ATTIVITÀ DA SVOLGERE:
a – Ricopia dall'estratto sui lavoratori fragili il passo che inizia con "Per loro, il" e termina con "svolte da remoto.".
b – Per favore, prosegui l'estratto sui lavoratori fragili partendo dal punto in cui si ferma.

ESTRATTO SELEZIONATO:
======
Per loro, il decreto interministeriale del 3 febbraio scorso ha disposto l’individuazione delle patologie croniche con scarso compenso clinico e con particolare connotazione di gravità ai sensi del comma 2 dell’articolo 17, del decreto legge 24 dicembre 2021 n.221 in presenza delle quali, fino al 28 febbraio 2022, la prestazione lavorativa è normalmente svolta, secondo la disciplina definita nei contratti collettivi, ove presente, in modalità agile, anche attraverso l’adibizione a diversa mansione ricompresa nella medesima categoria o area di inquadramento, come definite dai contratti vigenti, e specifiche attività di formazione professionale sono svolte da remoto.
A certificare le condizioni di salute che rendono rischiosa l’attività lavorativa in presenza è il medico di famiglia che, stando al decreto, individua due casistiche specifiche:
- condizione di fragilità indipendente dallo stato vaccinale;
- condizione di fragilità in presenza di esenzione dalla vaccinazione per motivi sanitari e almeno una delle condizioni individuate dal decreto.
Indipendentemente dallo stato vaccinale
a.1) i pazienti con marcata compromissione della risposta immunitaria dovuta a:
- trapianto di organo solido in terapia immunosoppressiva;
- trapianto di cellule staminali ematopoietiche (entro due anni dal trapianto o in terapia
- immunosoppressiva per malattia del trapianto contro l’ospite cronica);
- attesa di trapianto d’organo;
- terapie a base di cellule T esprimenti un Recettore Chimerico Antigenico (cellule CAR T);
- patologia oncologica o onco-ematologica in trattamento con farmaci immunosoppressivi,
- mielosoppressivi o a meno di sei mesi dalla sospensione delle cure;
- immunodeficienze primitive;
- immunodeficienza comune variabile;
- immunodeficienze secondarie a trattamento farmacologico;
- dialisi e insufficienza renale cronica grave;
- pregressa splenectomia;
- sindrome da immunodeficienza acquisita (AIDS) con conta dei linfociti T CD4+ < 200cellule/µl o sulla base di giudizio clinico.
======
DATI REGISTRATI:
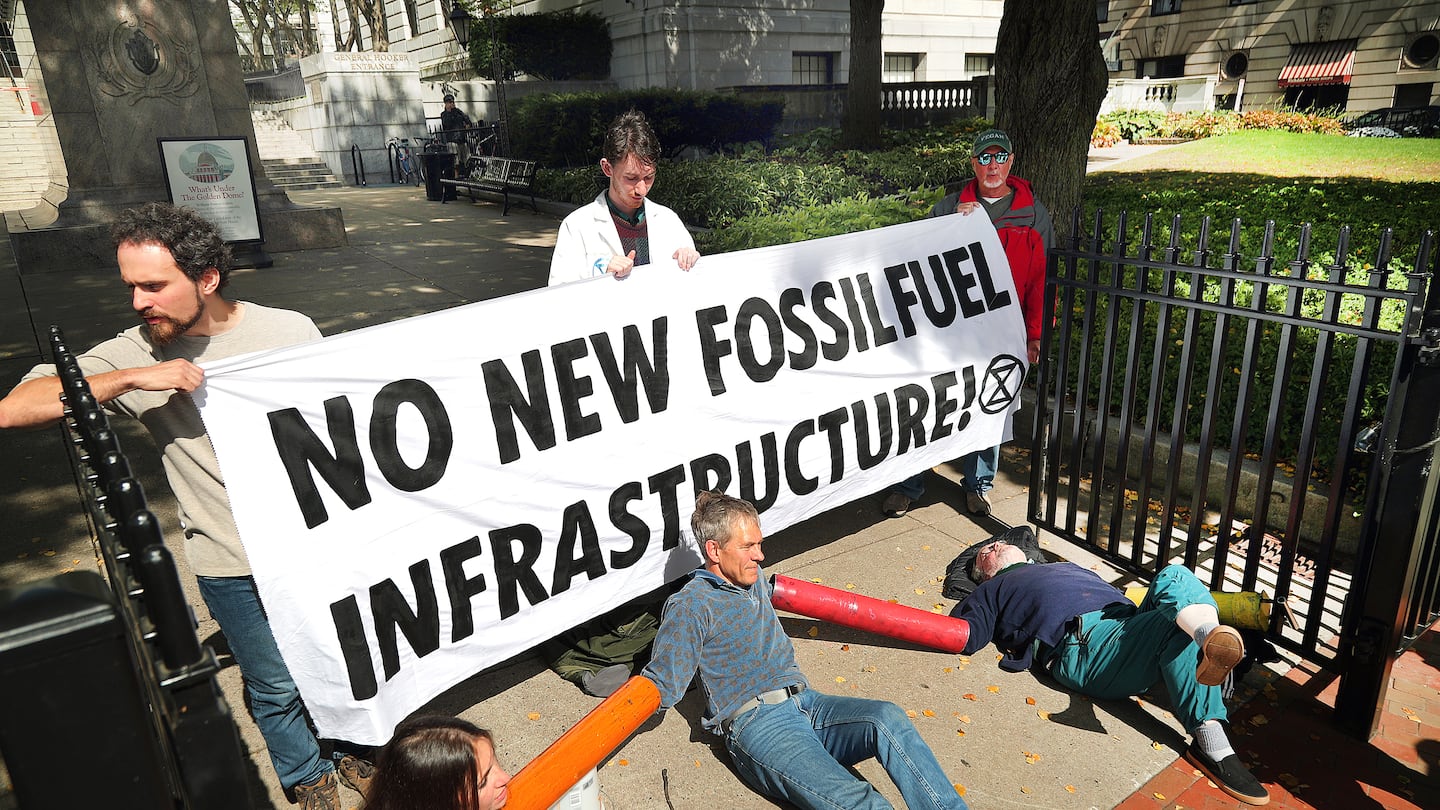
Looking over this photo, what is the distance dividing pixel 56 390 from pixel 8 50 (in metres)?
42.6

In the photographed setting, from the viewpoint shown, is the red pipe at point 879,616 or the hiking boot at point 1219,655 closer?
the hiking boot at point 1219,655

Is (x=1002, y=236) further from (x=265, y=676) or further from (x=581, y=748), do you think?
(x=265, y=676)

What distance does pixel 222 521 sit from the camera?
299 centimetres

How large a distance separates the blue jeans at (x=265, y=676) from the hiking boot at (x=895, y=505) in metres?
3.44

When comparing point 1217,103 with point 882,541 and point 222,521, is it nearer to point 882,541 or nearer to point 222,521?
point 882,541

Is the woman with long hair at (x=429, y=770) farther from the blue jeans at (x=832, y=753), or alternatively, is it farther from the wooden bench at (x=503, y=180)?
the wooden bench at (x=503, y=180)

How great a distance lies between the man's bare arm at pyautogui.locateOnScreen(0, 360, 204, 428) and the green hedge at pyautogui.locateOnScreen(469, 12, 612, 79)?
30286 millimetres

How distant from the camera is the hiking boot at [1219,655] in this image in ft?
10.1

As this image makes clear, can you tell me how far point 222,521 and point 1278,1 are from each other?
50.5 meters

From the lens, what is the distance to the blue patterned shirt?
129 inches

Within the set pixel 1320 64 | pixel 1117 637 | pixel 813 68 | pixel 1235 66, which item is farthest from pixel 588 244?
pixel 1235 66

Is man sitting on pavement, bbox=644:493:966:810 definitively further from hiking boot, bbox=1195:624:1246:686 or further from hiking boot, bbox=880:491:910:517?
hiking boot, bbox=880:491:910:517

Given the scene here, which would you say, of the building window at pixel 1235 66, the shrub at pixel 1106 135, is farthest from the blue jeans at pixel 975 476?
the building window at pixel 1235 66

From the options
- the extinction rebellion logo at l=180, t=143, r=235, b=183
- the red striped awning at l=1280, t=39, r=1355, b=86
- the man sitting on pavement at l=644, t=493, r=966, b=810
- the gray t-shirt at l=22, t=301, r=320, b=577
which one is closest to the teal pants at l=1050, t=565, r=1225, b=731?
the man sitting on pavement at l=644, t=493, r=966, b=810
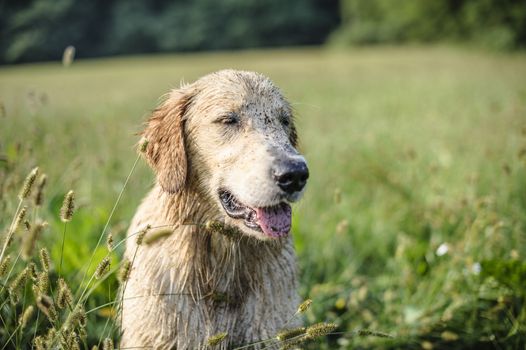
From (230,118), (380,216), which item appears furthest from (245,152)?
(380,216)

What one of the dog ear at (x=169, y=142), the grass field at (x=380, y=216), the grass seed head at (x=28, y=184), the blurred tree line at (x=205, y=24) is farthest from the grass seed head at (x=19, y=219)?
the blurred tree line at (x=205, y=24)

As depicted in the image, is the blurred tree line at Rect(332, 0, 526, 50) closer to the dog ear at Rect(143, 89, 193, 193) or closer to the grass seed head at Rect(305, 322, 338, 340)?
the dog ear at Rect(143, 89, 193, 193)

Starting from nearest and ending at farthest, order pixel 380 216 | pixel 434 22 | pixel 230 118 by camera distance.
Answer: pixel 230 118
pixel 380 216
pixel 434 22

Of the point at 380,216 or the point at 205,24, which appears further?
the point at 205,24

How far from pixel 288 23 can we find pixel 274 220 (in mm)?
44516

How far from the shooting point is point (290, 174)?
2.34m

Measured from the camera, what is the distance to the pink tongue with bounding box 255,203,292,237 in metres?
2.50

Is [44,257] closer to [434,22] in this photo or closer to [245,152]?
[245,152]

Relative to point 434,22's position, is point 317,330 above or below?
below

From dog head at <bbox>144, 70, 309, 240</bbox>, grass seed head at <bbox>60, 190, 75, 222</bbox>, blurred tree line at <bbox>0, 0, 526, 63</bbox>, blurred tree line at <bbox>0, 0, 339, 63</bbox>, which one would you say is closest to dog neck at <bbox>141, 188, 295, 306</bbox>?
dog head at <bbox>144, 70, 309, 240</bbox>

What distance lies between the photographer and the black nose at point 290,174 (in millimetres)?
2340

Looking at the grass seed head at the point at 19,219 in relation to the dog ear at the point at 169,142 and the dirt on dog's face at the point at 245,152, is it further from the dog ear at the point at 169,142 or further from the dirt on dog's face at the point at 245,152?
the dirt on dog's face at the point at 245,152

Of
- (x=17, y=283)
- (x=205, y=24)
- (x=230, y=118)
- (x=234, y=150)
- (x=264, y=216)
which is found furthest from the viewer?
(x=205, y=24)

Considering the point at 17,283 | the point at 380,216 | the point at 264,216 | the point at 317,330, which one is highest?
the point at 264,216
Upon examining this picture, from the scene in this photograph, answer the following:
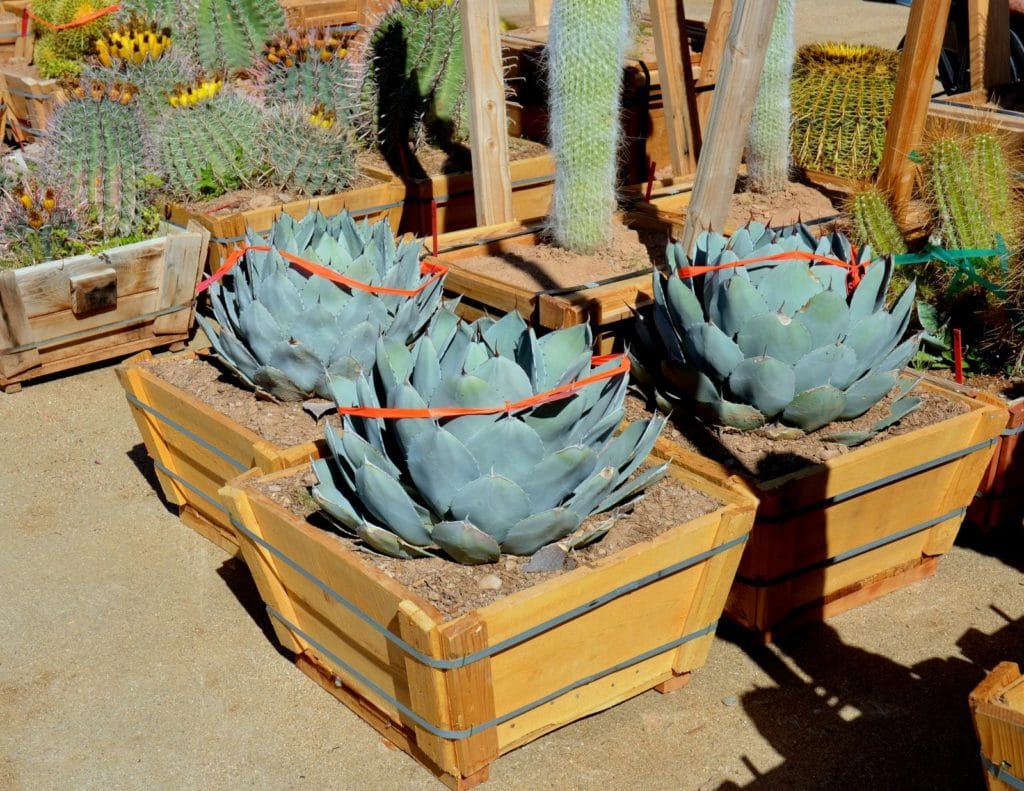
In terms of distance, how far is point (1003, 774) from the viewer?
178 centimetres

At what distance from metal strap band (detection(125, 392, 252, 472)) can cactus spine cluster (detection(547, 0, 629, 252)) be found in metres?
1.38

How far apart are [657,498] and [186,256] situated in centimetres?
245

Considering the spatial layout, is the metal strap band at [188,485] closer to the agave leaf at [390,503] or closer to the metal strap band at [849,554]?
the agave leaf at [390,503]

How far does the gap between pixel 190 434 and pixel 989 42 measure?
13.2 ft

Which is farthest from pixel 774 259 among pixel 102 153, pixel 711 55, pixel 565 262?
pixel 711 55

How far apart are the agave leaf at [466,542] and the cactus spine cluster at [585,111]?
1.67 metres

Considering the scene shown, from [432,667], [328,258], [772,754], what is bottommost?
[772,754]

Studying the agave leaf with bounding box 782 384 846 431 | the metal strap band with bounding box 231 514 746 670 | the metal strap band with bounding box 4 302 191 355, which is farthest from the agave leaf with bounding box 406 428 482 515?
the metal strap band with bounding box 4 302 191 355

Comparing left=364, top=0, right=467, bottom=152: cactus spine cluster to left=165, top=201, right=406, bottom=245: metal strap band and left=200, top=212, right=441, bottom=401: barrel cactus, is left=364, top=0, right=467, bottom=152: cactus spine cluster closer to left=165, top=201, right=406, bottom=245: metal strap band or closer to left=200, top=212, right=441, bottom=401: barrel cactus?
left=165, top=201, right=406, bottom=245: metal strap band

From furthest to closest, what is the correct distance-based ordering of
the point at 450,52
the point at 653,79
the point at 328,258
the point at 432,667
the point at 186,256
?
the point at 653,79 < the point at 450,52 < the point at 186,256 < the point at 328,258 < the point at 432,667

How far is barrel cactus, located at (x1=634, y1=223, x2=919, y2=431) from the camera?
8.82ft

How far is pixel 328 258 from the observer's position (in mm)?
3168

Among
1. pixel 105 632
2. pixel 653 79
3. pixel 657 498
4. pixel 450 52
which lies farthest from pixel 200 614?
pixel 653 79

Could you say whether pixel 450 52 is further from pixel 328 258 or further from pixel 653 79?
pixel 328 258
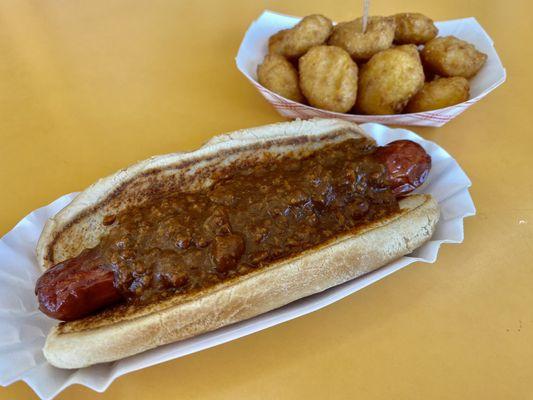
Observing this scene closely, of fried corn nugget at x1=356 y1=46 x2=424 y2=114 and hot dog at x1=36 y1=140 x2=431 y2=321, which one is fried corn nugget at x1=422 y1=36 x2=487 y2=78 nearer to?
fried corn nugget at x1=356 y1=46 x2=424 y2=114

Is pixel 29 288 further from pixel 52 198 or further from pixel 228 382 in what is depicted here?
pixel 228 382

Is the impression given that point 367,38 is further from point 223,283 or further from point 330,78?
point 223,283

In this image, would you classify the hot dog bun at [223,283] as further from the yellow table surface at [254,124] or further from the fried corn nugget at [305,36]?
the fried corn nugget at [305,36]

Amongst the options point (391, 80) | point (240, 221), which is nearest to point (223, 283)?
point (240, 221)

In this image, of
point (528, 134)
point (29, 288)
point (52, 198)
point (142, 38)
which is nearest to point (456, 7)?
point (528, 134)

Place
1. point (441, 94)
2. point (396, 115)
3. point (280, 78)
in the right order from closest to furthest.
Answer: point (396, 115) → point (441, 94) → point (280, 78)

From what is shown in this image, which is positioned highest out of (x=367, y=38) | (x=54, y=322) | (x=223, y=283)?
(x=367, y=38)
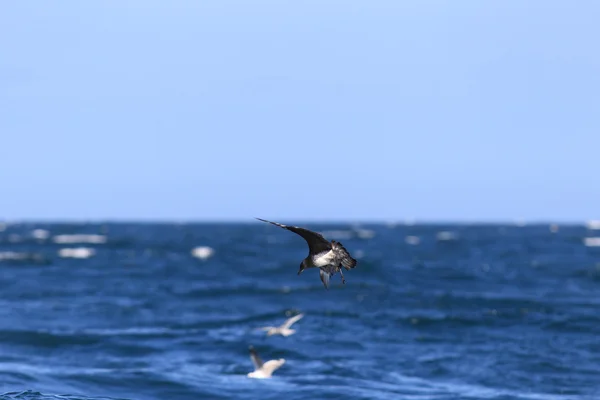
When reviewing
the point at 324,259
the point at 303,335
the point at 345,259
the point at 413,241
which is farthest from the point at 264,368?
the point at 413,241

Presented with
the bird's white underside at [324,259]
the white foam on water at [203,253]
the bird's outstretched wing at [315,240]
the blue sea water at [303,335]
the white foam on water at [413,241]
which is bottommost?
the blue sea water at [303,335]

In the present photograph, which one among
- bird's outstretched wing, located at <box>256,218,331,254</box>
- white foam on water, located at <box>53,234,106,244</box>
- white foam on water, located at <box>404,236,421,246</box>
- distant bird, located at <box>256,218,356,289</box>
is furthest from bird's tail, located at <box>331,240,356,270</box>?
white foam on water, located at <box>404,236,421,246</box>

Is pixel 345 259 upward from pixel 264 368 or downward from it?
upward

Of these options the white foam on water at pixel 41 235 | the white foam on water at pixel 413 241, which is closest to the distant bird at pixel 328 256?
the white foam on water at pixel 413 241

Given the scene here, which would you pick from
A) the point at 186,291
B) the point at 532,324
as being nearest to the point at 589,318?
the point at 532,324

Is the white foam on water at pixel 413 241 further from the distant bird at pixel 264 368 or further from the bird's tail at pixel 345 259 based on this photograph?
the bird's tail at pixel 345 259

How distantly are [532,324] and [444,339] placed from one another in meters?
4.76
======
RISPOSTE IN ORDINE:
a –
Per loro, il decreto interministeriale del 3 febbraio scorso ha disposto l’individuazione delle patologie croniche con scarso compenso clinico e con particolare connotazione di gravità ai sensi del comma 2 dell’articolo 17, del decreto legge 24 dicembre 2021 n.221 in presenza delle quali, fino al 28 febbraio 2022, la prestazione lavorativa è normalmente svolta, secondo la disciplina definita nei contratti collettivi, ove presente, in modalità agile, anche attraverso l’adibizione a diversa mansione ricompresa nella medesima categoria o area di inquadramento, come definite dai contratti vigenti, e specifiche attività di formazione professionale sono svolte da remoto.

b –
a.2) pazienti che presentino tre o più delle seguenti condizioni patologiche:
- cardiopatia ischemica;
- fibrillazione atriale;
- scompenso cardiaco;
- ictus;
- diabete mellito;
- bronco-pneumopatia ostruttiva cronica;
- epatite cronica;
- obesità.
b) la contemporanea presenza di esenzione alla vaccinazione per motivi sanitari e almeno una delle seguenti condizioni:
- età > 60 anni;
- condizioni di cui all’Allegato 2 della Circolare della Direzione generale della prevenzione sanitaria del Ministero della Salute n. 45886 dell’8 ottobre 2021.
Il decreto è parte di un emendamento ben più ampio, approvato in Senato, secondo il quale i lavoratori fragili potranno proseguire il lavoro in smart working fino al termine dello stato di emergenza per Covid-19, ovvero fino al 31 marzo 2022. La norma rifinanzia, inoltre, il fondo necessario per equiparare al ricovero ospedaliero l’assenza dal lavoro per rischio legato al Covid di quei dipendenti fragili le cui mansioni non possono essere svolte da casa.
Quest’ultima modifica, in particolare, introduce un’importante novità prorogando, con effetto retroattivo dal 1 gennaio e fino al limite del 31 marzo, anche la possibilità per pazienti oncologici, immunodepressi e disabili adibiti a lavori che non possono essere svolti in smart working di avere riconosciuta l’equiparazione dell’assenza dal lavoro al ricovero ospedaliero. Possibilità che era scaduta il 31 dicembre scorso e che ora è stata rifinanziata con 16.4 milioni di euro per coprire, fino a esaurimento, gli oneri a carico dell’INPS.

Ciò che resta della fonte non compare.